In my home state, Wisconsin, I am subjected to ads over and over again, to the point where I can quote them.  I’ve heard from Russ Feingold, incumbent Democrat, and I’ve heard from Ron Johnson, a very wealthy man who’s running for the Senate as a Republican.  (This year, being very wealthy seems to equal being an incumbent; both are despised by the vast majority of voters.  Don’t start on how irrational this is, because I am well aware.)  I’ve heard from Tom Barrett, Democratic candidate for Governor (and current, sitting mayor of Milwaukee, the biggest city in Wisconsin), and I’ve heard from Scott Walker, the Republican candidate for Governor (and current, sitting county executive for Milwaukee County, the biggest county in Wisconsin).  And I’ve heard all sorts of ads for just about any campaign imaginable in Southeastern Wisconsin.

All I can say is this: stop, please.  There is no need for this.  Voters are fed up, and all these ads do is make voters more and more upset that we haven’t a way to fast-forward to Voting Day (this year on November 2nd) and vote already in order to shut the various candidates’ voices up yesterday, by preference.

Finally, I think Jon Stewart’s “Rally for Sanity,” which was held this past Saturday, was on to something.  As Stewart said, we all work together every day — it’s only in the hallowed halls of government that everything breaks down.  If we are going underneath a tunnel, or are trying to merge into traffic, whether a person has a NRA sticker or an Obama sticker on the car is irrelevant — we’re going to let that person in, and most of the time won’t hit them with our car in the process.

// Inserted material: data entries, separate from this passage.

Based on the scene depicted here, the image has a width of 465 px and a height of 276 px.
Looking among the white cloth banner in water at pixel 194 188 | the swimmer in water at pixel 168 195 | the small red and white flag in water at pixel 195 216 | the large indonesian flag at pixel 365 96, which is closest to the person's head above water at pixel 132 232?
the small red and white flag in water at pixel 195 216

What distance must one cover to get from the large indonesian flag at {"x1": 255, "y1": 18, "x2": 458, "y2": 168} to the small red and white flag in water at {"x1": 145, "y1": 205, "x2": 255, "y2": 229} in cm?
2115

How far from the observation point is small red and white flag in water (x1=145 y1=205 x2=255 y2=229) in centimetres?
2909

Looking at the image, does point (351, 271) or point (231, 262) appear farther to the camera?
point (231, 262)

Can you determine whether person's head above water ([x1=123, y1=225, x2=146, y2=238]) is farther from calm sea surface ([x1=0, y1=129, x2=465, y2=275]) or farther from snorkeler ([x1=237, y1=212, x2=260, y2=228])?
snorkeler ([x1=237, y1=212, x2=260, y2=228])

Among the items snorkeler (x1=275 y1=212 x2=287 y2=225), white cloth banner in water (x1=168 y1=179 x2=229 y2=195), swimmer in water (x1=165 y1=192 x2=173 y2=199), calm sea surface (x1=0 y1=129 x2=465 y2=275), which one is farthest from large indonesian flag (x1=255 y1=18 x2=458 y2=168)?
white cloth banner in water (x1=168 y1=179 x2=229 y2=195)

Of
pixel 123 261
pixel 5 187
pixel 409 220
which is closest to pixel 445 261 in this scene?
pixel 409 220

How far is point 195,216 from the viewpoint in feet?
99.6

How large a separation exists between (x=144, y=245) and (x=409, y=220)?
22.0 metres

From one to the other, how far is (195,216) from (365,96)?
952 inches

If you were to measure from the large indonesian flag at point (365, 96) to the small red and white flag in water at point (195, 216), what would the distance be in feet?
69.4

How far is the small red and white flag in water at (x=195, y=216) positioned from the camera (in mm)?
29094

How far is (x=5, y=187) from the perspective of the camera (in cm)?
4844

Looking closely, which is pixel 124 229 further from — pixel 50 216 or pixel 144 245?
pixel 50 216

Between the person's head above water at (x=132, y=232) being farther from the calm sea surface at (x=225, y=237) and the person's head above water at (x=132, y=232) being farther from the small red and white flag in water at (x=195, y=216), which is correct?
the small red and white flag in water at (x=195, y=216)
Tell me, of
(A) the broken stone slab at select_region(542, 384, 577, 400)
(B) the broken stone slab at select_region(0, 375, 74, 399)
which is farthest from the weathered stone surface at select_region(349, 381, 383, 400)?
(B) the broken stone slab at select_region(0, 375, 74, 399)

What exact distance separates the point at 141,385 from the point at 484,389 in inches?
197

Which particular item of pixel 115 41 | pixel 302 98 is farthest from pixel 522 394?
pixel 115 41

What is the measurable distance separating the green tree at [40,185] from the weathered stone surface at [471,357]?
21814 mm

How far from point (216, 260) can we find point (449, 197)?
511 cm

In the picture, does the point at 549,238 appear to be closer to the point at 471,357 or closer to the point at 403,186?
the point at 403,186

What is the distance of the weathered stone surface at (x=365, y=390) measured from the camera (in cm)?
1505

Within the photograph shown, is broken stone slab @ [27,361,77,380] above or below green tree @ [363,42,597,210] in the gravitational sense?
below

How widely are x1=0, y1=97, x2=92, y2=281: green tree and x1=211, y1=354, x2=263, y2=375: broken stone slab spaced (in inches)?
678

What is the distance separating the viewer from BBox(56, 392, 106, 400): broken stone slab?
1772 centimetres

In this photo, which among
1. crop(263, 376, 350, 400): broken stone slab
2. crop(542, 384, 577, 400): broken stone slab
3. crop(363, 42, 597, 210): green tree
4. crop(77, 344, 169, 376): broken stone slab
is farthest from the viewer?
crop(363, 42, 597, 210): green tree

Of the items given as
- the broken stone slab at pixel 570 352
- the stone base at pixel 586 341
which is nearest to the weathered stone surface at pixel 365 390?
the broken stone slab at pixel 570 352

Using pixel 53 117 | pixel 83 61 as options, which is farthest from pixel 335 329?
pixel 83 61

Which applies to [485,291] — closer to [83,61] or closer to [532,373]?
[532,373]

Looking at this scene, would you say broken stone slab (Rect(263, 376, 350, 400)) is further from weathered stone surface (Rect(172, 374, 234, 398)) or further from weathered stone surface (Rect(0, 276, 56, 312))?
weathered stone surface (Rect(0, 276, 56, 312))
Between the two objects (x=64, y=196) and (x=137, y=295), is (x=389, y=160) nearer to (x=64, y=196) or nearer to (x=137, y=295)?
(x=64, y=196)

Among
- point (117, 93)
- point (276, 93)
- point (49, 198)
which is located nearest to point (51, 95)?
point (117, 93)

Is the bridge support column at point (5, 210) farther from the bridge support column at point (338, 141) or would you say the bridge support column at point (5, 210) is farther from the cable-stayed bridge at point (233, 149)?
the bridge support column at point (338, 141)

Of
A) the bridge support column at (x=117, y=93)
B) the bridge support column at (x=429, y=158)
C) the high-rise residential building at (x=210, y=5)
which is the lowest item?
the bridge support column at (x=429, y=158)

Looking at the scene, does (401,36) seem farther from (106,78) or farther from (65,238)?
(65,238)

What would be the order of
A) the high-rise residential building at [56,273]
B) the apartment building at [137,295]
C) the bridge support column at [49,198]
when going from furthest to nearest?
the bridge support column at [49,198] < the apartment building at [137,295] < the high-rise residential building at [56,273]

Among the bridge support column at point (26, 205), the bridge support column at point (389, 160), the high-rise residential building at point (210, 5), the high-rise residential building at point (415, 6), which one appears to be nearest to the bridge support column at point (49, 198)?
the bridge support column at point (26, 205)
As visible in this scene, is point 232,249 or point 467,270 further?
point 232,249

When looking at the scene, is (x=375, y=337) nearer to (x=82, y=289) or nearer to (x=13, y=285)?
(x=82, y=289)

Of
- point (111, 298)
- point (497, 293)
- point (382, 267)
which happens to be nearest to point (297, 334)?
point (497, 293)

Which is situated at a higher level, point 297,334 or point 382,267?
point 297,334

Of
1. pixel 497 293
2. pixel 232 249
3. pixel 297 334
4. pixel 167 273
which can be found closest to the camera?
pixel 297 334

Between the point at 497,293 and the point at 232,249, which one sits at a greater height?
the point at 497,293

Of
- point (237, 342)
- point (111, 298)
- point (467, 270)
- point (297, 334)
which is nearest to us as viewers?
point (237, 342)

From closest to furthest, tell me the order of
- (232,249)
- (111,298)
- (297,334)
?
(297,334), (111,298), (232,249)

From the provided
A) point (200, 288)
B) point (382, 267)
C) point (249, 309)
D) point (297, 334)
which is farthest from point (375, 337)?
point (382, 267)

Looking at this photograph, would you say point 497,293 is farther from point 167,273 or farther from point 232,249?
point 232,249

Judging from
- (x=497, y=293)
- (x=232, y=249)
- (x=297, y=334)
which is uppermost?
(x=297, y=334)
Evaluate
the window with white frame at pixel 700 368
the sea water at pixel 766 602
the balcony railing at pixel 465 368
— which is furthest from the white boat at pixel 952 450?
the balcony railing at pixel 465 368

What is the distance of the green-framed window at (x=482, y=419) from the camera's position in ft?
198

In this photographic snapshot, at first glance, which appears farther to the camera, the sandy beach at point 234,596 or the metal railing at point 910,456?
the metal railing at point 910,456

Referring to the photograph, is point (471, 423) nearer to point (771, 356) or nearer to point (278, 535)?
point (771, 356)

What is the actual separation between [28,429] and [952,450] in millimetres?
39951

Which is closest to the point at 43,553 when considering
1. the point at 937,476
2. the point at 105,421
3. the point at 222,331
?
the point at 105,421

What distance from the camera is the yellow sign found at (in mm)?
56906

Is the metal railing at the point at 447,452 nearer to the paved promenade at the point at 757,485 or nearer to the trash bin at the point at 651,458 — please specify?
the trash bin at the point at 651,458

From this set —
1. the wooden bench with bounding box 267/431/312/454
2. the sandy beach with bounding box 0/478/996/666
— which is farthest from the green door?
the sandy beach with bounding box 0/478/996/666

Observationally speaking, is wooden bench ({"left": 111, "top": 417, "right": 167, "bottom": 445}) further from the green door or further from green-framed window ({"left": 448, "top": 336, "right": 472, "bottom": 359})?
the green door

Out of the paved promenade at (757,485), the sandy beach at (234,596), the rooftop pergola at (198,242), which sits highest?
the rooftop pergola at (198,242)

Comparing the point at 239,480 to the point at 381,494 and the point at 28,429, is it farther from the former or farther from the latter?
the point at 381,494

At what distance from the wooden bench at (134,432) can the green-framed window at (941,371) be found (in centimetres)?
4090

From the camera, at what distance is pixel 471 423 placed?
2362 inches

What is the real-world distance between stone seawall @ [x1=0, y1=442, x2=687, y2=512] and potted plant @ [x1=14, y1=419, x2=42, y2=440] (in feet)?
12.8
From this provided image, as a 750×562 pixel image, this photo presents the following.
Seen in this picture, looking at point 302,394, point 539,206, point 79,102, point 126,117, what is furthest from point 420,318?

Here’s a link to the full text of that speech:

http://www.examiner.com/celebrity-in-national/rally-to-restore-sanity-jon-stewart-s-closing-speech-full-text

And a relevant quote:

If we amplify everything we hear nothing.  There are terrorists and racists and Stalinists and theocrats but those are titles that must be earned.  You must have the resume.  Not being able to distinguish between real racists and Tea Partiers or real bigots and Juan Williams and Rick Sanchez is an insult, not only to those people but to the racists themselves who have put in the exhausting effort it takes to hate–just as the inability to distinguish terrorists from Muslims makes us less safe not more.  The press is our immune system.  If we overreact to everything we actually get sicker–and perhaps eczema. 

And yet, with that being said, I feel good—strangely, calmly good.  Because the image of Americans that is reflected back to us by our political and media process is false.  It is us through a fun house mirror, and not the good kind that makes you look slim in the waist and maybe taller, but the kind where you have a giant forehead and an ass shaped like a month old pumpkin and one eyeball.

Mr. Stewart is right on the money in his critique of the overreaction of the mainstream media.  When everything is a crisis, how can anything be evaluated except as a crisis?  Then whatever you say, whatever you do, is “amped up” to the point that it’s blown so far out of proportion that it can barely be recognized.

I don’t know what the answers are to the 24/7 cable news networks in this country.  I don’t know what the answers are to why our own federal government works so improperly, and with so much more “heat” than “light.”

I do know that we need people in Congress to work together.  Find a consensus.  And go from there.

Our country deserves better from our politicians, and it’s time to stand up and demand they take notice.  That’s what the “Rally for Sanity” was saying, and they were right; it’s what many of the Tea Partiers have been saying, and they, too, are right.

We, the people, are better than our representatives.  And the imbalance is palpable.

This must be fixed.  Which is why I say again, for the third (and last) time, please, please vote.